- [Exercise input]:
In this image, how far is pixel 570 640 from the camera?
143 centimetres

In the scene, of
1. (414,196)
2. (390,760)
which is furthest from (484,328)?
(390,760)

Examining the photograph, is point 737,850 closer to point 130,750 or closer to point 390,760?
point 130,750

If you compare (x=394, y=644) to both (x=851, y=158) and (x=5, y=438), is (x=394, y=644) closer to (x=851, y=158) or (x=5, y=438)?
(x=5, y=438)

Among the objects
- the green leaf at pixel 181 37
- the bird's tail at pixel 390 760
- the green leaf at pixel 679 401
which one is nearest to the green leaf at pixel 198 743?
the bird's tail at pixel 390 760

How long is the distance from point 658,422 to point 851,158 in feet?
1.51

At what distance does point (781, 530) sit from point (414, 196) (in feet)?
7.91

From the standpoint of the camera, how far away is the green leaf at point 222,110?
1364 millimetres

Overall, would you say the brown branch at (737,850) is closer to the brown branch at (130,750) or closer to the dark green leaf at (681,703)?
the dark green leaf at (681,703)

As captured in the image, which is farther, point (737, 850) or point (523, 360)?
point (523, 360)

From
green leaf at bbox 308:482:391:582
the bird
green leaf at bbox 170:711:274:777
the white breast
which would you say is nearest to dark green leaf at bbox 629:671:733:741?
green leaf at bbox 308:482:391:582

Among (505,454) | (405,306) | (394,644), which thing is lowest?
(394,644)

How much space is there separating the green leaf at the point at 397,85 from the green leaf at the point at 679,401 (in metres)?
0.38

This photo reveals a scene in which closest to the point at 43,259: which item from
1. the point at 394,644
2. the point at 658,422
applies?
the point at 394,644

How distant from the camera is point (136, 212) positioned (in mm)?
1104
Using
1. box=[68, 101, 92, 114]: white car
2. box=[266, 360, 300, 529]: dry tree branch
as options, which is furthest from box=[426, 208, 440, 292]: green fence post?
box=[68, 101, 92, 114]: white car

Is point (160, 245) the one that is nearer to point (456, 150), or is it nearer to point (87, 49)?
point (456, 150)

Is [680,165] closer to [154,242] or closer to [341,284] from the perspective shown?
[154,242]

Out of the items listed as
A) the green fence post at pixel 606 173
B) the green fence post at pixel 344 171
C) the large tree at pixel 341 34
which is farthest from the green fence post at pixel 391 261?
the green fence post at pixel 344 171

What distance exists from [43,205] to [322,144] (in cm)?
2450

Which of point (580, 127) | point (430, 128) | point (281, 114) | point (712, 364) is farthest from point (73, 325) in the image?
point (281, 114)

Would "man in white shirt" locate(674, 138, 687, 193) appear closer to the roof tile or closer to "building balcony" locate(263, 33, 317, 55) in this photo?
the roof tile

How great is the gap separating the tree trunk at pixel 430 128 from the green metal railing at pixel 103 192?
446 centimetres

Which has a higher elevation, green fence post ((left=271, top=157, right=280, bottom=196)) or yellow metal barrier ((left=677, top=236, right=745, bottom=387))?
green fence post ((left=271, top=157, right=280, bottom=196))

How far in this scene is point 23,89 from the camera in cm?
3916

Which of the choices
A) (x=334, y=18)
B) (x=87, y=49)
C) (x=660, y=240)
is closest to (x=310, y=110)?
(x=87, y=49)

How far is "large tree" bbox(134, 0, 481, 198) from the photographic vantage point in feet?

- [Written instruction]: Please reproduce the material above line for line, with no changes at all.

- [Written response]:
In this image, how far is pixel 570 640 from the camera?
143 centimetres

In the scene, of
1. (414,196)
2. (390,760)
which is furthest from (484,328)?
(390,760)

Examining the photograph, is point 737,850 closer to point 130,750 or closer to point 390,760?
point 130,750

If you compare (x=394, y=644) to both (x=851, y=158) and (x=5, y=438), is (x=394, y=644) closer to (x=851, y=158) or (x=5, y=438)?
(x=5, y=438)

Among the objects
- the green leaf at pixel 181 37
- the bird's tail at pixel 390 760
- the green leaf at pixel 679 401
which one is nearest to the green leaf at pixel 198 743?
the bird's tail at pixel 390 760

How long is the distance from point 658,422 to point 851,158 in feet?
1.51

At what distance does point (781, 530) sit from point (414, 196) (in feet)?
7.91

From the standpoint of the camera, how far away is the green leaf at point 222,110?
1364 millimetres

Overall, would you say the brown branch at (737,850) is closer to the brown branch at (130,750) or closer to the dark green leaf at (681,703)?
the dark green leaf at (681,703)

As captured in the image, which is farther, point (737, 850) or point (523, 360)?
point (523, 360)

From
green leaf at bbox 308:482:391:582
the bird
green leaf at bbox 170:711:274:777
the white breast
which would you say is nearest to dark green leaf at bbox 629:671:733:741?
green leaf at bbox 308:482:391:582

Among (505,454) | (405,306) | (394,644), which thing is lowest?
(394,644)

How much space is there separating the green leaf at the point at 397,85 from the green leaf at the point at 679,401 (in metres)?
0.38

This photo reveals a scene in which closest to the point at 43,259: which item from
1. the point at 394,644
2. the point at 658,422
applies?
the point at 394,644

How distant from the camera is point (136, 212) positioned (in mm)?
1104
Using
1. box=[68, 101, 92, 114]: white car
2. box=[266, 360, 300, 529]: dry tree branch
as options, which is furthest from box=[426, 208, 440, 292]: green fence post?
box=[68, 101, 92, 114]: white car

Is point (160, 245) the one that is nearer to point (456, 150), or is it nearer to point (87, 49)?
point (456, 150)

Is [680,165] closer to [154,242] or closer to [341,284] from the perspective shown?
[154,242]

Out of the items listed as
A) the green fence post at pixel 606 173
B) the green fence post at pixel 344 171
C) the large tree at pixel 341 34
which is farthest from the green fence post at pixel 391 261?
the green fence post at pixel 344 171

What distance exists from [43,205] to [322,144] (in cm)?
2450

Which of point (580, 127) | point (430, 128) | point (281, 114) | point (712, 364) is farthest from point (73, 325) in the image?
point (281, 114)

Would "man in white shirt" locate(674, 138, 687, 193) appear closer to the roof tile or closer to "building balcony" locate(263, 33, 317, 55) in this photo?
the roof tile

How great is the gap separating the tree trunk at pixel 430 128 from the green metal railing at pixel 103 192?
446 centimetres

Which has a higher elevation, green fence post ((left=271, top=157, right=280, bottom=196)) or yellow metal barrier ((left=677, top=236, right=745, bottom=387))?
green fence post ((left=271, top=157, right=280, bottom=196))

How far in this scene is point 23,89 from the camera in cm?
3916

Which of the choices
A) (x=334, y=18)
B) (x=87, y=49)
C) (x=660, y=240)
is closest to (x=310, y=110)?
(x=87, y=49)

How far is "large tree" bbox(134, 0, 481, 198) from the photographic vantage point in feet?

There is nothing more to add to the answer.